Vaksin Sinovac memang
belum masuk dalam daftar penggunaan darurat WHO (EUL). Sekarang ini, baru ada
tiga jenis vaksin Corona yang sejauh ini sudah masuk daftar EUL, berikut
rangkuman wartawan pada Jumat (9/4/2021).
Vaksin Pfizer
Vaksin Pfizer menjadi vaksin Corona pertama
yang mendapat izin penggunaan darurat (EUL) dari Organisasi Kesehatan Dunia
(WHO). Per 31 Desember 2020, WHO mengatakan vaksin berteknologi mRNA ini sudah
bisa didistribusikan ke sejumlah negara.
"Ini adalah
langkah yang sangat positif untuk memastikan akses global ke vaksin COVID-19.
Tetapi saya ingin menekankan perlunya upaya global yang lebih besar untuk
mencapai pasokan vaksin yang cukup untuk memenuhi kebutuhan populasi prioritas
di mana pun," kata Dr Mariângela Simão, Assistant-Director General for
Access to Medicines and Health Products WHO, dikutip dari laman resmi WHO,
Jumat (9/4/2021).
WHO memastikan
keamanan vaksin Corona Pfizer dengan ikut mempertimbangkan efek samping dan
efikasi.

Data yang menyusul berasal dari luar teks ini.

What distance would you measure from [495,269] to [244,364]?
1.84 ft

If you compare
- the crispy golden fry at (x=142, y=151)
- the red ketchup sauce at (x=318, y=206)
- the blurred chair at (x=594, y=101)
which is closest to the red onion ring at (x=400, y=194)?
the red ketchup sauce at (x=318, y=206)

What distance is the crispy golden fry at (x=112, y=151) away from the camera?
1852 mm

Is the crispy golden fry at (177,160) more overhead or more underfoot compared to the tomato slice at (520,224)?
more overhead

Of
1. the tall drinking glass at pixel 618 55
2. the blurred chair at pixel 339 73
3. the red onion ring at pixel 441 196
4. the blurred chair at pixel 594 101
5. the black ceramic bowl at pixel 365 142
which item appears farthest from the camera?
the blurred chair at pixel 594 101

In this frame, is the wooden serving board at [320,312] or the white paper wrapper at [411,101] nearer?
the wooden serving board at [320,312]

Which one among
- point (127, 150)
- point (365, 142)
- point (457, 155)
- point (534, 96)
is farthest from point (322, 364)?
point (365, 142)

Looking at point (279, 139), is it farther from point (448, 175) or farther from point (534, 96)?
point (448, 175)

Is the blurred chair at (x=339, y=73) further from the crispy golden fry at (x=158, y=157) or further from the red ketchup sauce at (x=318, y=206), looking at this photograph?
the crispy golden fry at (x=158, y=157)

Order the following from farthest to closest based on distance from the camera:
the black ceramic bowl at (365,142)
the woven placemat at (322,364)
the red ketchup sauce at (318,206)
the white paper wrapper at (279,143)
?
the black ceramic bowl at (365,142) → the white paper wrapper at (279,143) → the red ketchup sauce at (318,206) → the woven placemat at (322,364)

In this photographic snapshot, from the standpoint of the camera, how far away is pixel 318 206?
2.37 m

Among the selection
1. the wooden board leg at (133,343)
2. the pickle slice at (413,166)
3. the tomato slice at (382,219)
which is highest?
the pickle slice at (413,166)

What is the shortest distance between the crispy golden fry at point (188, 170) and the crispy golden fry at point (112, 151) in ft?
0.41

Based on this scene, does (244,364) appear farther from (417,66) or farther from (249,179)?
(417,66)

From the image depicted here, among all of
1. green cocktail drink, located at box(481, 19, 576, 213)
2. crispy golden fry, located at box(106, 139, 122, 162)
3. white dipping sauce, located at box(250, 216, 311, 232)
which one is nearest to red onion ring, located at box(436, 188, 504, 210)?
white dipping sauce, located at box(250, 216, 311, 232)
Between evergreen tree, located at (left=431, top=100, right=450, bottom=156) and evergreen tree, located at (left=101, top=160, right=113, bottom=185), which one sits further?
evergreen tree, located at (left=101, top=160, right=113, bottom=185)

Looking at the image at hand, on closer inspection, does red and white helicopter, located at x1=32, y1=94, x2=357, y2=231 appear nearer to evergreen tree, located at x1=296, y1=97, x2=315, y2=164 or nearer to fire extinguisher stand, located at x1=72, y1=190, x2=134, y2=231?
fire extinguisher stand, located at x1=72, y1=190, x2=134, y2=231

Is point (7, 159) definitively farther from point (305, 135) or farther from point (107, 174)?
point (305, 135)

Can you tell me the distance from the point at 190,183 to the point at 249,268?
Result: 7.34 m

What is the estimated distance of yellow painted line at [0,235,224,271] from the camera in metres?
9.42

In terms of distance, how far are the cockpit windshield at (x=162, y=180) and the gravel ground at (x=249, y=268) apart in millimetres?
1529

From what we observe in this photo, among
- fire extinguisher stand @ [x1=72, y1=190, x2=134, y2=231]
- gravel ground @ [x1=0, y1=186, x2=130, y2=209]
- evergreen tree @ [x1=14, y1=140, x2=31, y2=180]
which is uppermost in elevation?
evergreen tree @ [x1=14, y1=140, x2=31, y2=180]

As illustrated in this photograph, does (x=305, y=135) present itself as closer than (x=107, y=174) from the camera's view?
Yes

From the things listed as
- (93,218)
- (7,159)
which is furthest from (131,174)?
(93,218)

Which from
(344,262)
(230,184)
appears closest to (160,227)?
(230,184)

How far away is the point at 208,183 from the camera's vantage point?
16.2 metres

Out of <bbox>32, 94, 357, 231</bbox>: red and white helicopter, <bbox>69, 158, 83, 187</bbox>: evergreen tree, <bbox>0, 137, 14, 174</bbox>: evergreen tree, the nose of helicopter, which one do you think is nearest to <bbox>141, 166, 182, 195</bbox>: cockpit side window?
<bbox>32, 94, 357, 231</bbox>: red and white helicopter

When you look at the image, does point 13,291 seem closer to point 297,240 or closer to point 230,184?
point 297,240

Efikasi vaksin Pfizer dalam laporan terbarunya 94 persen diklaim
mencegah kasus asimptomatik atau tanpa gejala.
Sementara analisis terbaru di Israel, vaksin Corona Pfizer diklaim 97 persen efektif mencegah simptomatik, gejala COVID-19 parah, hingga kematian akibat COVID-19.
Vaksin AstraZeneca
Vaksin AstraZeneca juga ditambahkan ke dalam daftar penggunaan darurat vaksin (EUL) per 15 Februari 2021. Ada dua versi vaksin AstraZeneca, yaitu yang diproduksi AstraZeneca-SKBio (Republik Korea) dan Serum Institute of India.
Johnson and Johnson
Vaksin
yang dikembangkan Johnson & Johnson juga sudah masuk dalam daftar
penggunaan darurat WHO. Persetujuan ini diambil usai mempertimbangkan laporan
dari otoritas obat Eropa (EMA).
"Setiap
alat baru, aman dan efektif melawan COVID-19 adalah satu langkah lebih dekat
untuk mengendalikan pandemi," kata Direktur Jenderal WHO, Dr Tedros
Adhanom Ghebreyesus.
Vaksin
berdosis tunggal ini juga terbukti efektif pada populasi lansia. Minusnya, sama
seperti Pfizer, vaksin Johnson & Johnson perlu disimpan di minus 20
derajat, hal ini menjadi tantangan bagi beberapa negara.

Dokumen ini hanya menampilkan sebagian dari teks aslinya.